◆ **RECORDED INFORMATION**

-- Opening Marker --

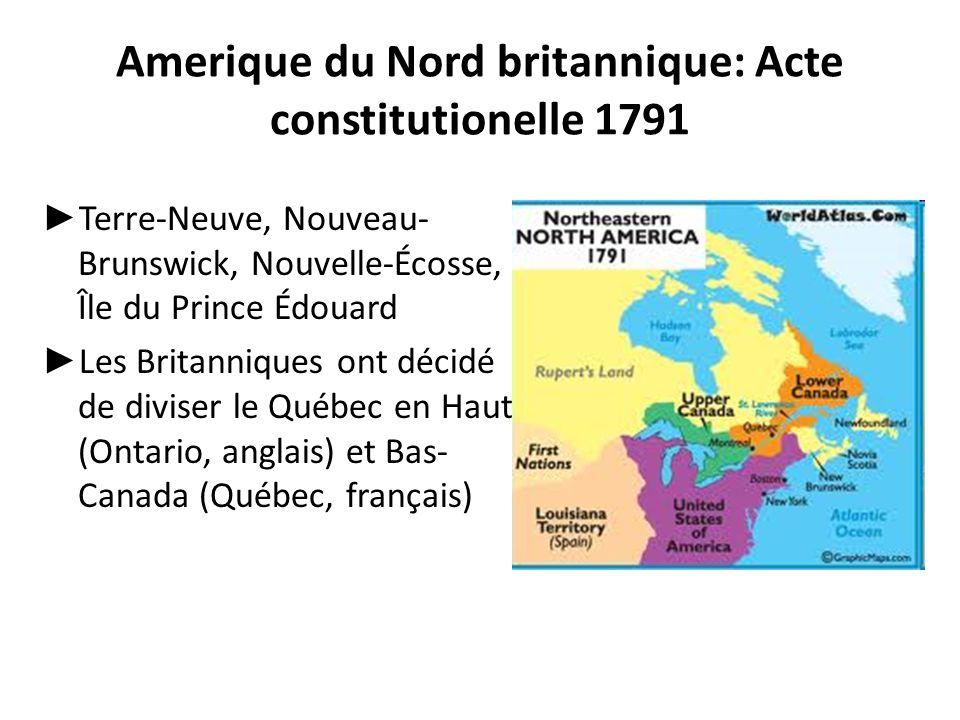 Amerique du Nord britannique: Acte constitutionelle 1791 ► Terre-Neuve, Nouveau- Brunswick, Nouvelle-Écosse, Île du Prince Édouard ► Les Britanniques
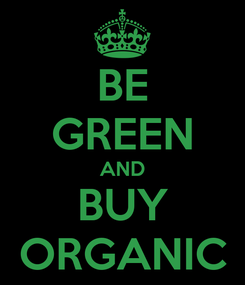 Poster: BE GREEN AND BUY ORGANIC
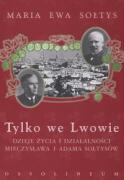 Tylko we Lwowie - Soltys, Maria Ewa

-- Closing Marker --

◆ **ASSIGNMENT**
Beginning with the line that includes "Poster: BE GREEN AND BUY ORGANIC" and ending with the last line of the material, reproduce those lines exactly and nothing else, with no pictures.

◆ **TASK ANSWER**
 Poster: BE GREEN AND BUY ORGANIC
 Tylko we Lwowie - Soltys, Maria Ewa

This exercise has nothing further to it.